> _RECORD EXTRACTS_:
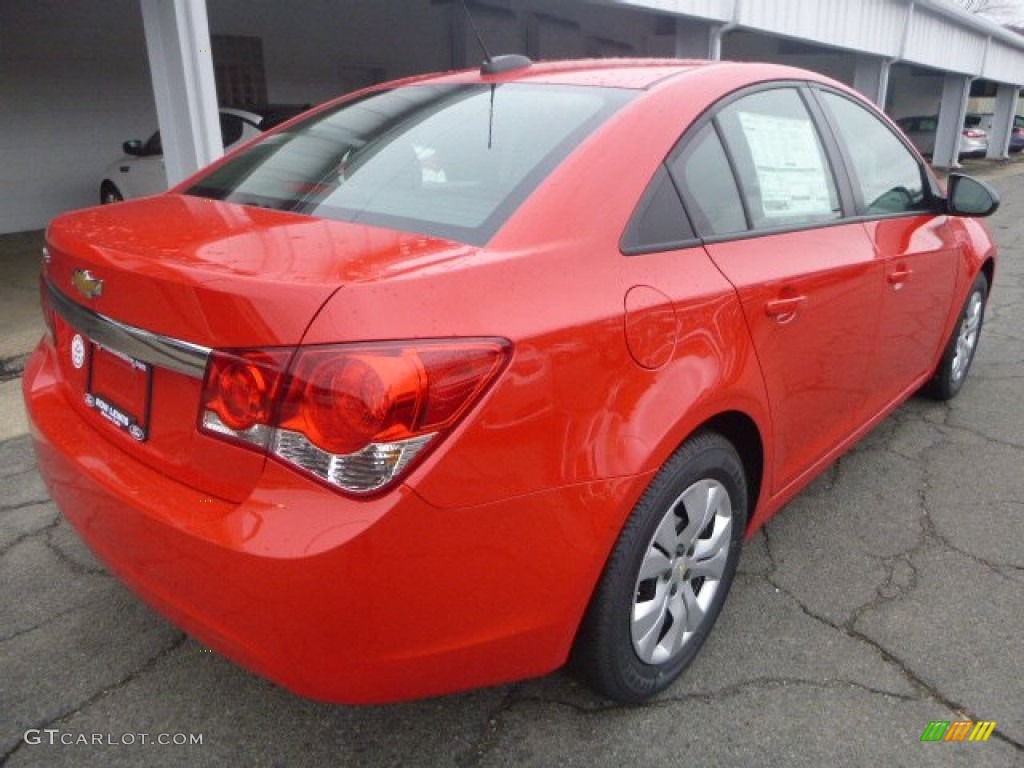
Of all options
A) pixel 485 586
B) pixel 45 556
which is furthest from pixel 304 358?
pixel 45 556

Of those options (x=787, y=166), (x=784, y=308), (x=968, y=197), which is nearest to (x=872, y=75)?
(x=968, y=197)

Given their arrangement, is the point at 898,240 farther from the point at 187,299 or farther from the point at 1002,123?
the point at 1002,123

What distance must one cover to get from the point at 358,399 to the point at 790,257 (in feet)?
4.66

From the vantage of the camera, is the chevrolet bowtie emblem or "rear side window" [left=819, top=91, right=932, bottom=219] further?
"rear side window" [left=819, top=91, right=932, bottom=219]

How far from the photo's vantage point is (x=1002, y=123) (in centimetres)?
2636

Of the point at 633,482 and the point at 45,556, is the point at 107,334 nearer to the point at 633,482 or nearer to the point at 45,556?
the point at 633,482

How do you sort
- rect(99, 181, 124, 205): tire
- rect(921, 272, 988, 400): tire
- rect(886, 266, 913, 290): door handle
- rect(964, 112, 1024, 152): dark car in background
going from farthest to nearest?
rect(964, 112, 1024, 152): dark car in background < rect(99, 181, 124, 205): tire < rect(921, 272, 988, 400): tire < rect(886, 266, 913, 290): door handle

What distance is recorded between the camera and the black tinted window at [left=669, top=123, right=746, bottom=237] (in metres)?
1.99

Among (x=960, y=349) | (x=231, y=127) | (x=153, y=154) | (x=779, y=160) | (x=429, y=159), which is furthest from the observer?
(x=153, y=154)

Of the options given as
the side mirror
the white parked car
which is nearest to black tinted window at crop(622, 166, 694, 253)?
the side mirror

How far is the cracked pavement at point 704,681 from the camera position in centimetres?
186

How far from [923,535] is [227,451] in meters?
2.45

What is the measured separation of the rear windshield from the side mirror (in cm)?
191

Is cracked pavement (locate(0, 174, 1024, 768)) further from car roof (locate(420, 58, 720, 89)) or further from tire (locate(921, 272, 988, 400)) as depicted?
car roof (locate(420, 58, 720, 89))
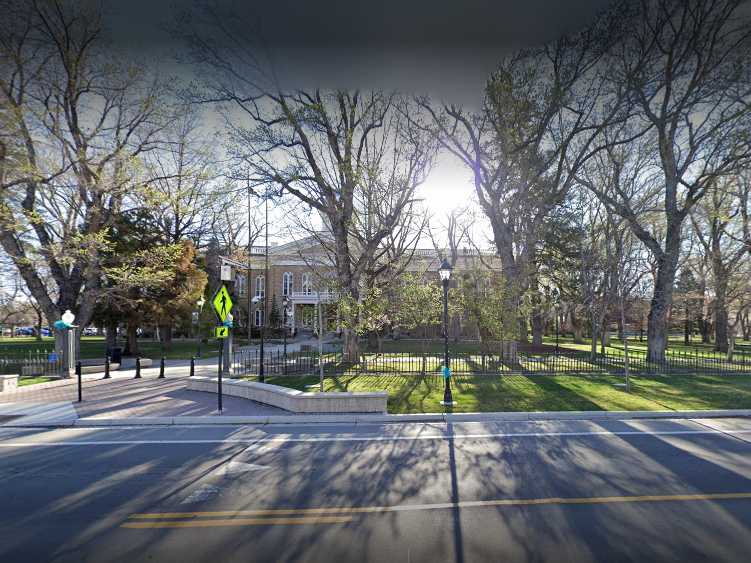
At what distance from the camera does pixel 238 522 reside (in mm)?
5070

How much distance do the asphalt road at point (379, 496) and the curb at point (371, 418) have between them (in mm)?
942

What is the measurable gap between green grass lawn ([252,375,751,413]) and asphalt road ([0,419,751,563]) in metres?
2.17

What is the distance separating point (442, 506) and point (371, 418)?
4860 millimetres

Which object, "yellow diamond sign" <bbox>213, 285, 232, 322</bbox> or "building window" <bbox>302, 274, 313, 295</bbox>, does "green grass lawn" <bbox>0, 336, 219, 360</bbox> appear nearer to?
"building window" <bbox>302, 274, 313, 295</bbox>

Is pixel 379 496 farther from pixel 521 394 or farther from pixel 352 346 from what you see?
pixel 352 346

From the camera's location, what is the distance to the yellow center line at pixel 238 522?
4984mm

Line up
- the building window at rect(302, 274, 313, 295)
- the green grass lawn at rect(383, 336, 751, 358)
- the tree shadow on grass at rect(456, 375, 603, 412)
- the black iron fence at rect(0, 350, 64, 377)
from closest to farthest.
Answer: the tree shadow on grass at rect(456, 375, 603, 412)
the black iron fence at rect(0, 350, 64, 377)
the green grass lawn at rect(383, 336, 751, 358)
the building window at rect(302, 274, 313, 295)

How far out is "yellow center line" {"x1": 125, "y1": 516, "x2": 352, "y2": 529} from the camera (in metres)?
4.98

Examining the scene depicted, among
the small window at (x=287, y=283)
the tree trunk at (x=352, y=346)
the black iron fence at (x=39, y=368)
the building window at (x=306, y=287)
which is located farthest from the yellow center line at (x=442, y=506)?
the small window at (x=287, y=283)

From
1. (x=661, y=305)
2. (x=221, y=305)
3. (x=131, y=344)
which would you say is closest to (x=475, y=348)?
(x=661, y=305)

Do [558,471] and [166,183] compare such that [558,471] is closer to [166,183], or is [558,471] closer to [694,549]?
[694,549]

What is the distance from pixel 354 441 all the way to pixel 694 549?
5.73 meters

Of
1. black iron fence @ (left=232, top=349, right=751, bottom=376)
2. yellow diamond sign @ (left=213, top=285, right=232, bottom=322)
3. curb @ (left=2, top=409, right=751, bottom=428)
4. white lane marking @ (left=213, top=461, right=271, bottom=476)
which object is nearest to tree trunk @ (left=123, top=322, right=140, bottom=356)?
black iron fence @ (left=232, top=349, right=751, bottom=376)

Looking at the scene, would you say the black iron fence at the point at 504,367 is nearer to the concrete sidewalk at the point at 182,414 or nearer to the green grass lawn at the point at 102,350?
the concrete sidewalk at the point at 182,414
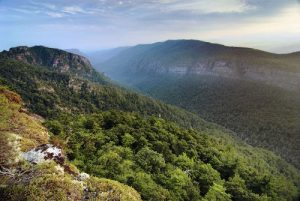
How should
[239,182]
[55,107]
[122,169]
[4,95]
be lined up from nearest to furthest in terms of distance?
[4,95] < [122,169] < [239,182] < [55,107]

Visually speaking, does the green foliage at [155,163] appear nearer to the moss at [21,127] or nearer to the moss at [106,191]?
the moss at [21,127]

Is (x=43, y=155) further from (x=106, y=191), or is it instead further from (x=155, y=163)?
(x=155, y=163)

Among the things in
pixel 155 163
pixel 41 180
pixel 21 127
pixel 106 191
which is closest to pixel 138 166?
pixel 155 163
* * *
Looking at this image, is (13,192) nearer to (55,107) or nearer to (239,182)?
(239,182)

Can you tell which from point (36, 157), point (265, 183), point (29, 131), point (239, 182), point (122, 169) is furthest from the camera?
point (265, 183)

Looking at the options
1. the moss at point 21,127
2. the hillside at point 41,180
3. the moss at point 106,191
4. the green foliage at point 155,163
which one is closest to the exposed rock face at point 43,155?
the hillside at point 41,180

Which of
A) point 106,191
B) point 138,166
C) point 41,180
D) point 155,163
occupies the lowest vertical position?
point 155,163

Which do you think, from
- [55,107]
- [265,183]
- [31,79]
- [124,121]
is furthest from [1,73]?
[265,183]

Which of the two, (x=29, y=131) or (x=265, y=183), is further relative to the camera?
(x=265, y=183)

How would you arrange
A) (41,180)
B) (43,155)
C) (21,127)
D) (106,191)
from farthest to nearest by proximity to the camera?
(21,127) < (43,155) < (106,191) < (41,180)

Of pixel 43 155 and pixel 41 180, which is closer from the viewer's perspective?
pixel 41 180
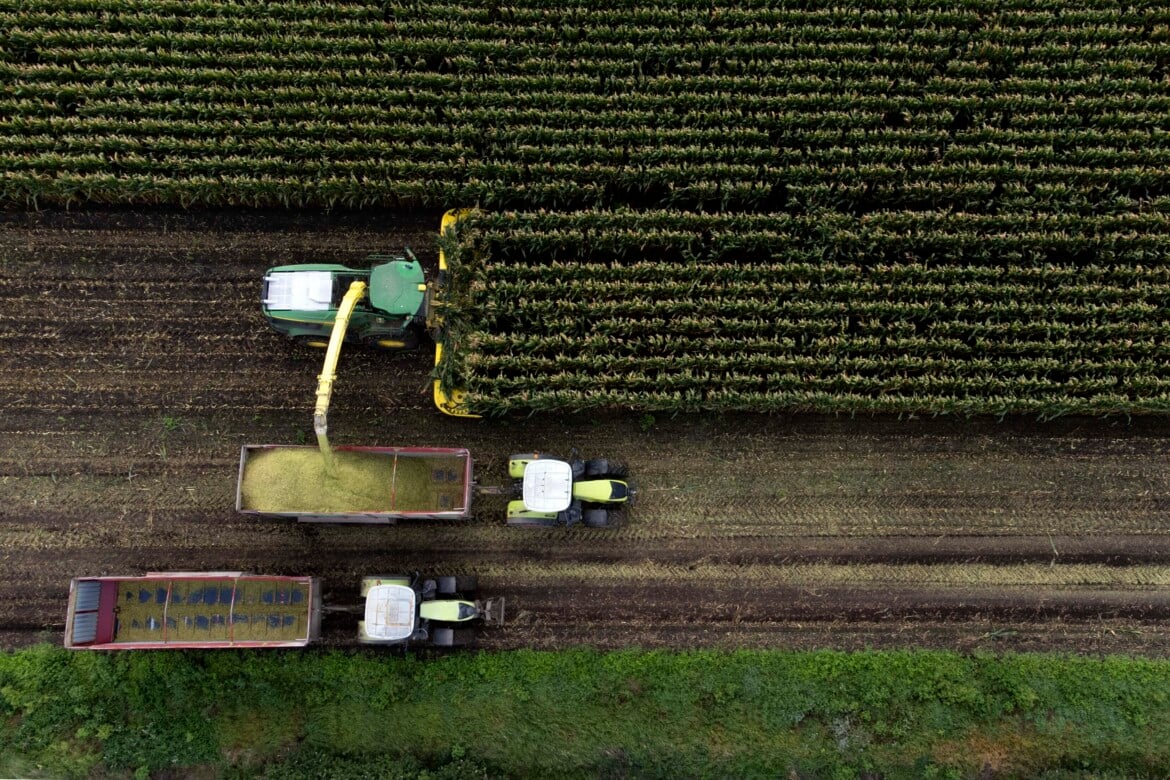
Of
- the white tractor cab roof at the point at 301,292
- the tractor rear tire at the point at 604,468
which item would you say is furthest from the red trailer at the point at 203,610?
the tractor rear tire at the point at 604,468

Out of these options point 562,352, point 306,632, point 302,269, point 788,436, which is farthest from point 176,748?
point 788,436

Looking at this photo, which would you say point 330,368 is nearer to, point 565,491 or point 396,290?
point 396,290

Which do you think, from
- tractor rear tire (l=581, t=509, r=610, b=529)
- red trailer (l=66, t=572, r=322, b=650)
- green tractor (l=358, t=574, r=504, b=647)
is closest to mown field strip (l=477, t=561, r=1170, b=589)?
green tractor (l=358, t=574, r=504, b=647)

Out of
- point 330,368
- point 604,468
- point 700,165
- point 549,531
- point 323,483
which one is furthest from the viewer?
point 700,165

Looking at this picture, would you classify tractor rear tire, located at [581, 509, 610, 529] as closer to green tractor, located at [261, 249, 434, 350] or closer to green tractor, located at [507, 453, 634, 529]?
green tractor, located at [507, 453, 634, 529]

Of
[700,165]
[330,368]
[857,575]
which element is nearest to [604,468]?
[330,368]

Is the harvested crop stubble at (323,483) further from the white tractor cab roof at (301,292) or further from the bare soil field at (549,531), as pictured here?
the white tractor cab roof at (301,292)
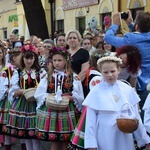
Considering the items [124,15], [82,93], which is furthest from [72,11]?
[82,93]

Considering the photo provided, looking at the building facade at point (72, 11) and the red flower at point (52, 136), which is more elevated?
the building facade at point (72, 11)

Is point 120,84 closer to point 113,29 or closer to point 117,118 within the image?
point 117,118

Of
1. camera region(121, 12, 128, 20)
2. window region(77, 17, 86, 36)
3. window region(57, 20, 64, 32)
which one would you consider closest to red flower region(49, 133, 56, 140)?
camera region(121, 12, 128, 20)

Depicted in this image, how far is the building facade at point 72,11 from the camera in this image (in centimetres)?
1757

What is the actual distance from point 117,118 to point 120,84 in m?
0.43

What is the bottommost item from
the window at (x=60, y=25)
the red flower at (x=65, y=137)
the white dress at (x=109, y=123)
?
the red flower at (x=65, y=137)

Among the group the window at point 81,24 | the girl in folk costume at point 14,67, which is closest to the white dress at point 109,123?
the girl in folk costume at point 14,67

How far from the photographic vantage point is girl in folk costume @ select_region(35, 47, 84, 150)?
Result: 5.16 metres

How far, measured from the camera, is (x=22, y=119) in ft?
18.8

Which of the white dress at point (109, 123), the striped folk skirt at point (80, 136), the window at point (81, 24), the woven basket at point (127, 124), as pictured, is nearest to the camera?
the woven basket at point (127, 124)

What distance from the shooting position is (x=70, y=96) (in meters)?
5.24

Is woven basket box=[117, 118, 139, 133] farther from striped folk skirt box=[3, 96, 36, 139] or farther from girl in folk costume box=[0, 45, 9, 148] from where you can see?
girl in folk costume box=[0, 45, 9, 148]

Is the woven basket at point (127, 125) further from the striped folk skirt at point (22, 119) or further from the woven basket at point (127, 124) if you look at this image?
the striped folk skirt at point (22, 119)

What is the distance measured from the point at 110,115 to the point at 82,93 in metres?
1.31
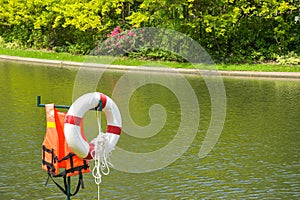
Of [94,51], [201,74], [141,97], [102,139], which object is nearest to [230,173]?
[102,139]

> _TASK STATEMENT_: Pull out each line of the rows above that contains the word "woven", and treat capital and lowercase letters as different.

> _TASK SOLUTION_:
Which of the white dress at point (109, 123), the striped folk skirt at point (80, 136), the window at point (81, 24), the woven basket at point (127, 124), as pictured, is nearest to the camera?
the woven basket at point (127, 124)
Is woven basket box=[117, 118, 139, 133] farther from striped folk skirt box=[3, 96, 36, 139] or farther from girl in folk costume box=[0, 45, 9, 148] from where you can see?
Is the woven basket at point (127, 125) further from the striped folk skirt at point (22, 119) or further from the woven basket at point (127, 124) if you look at this image?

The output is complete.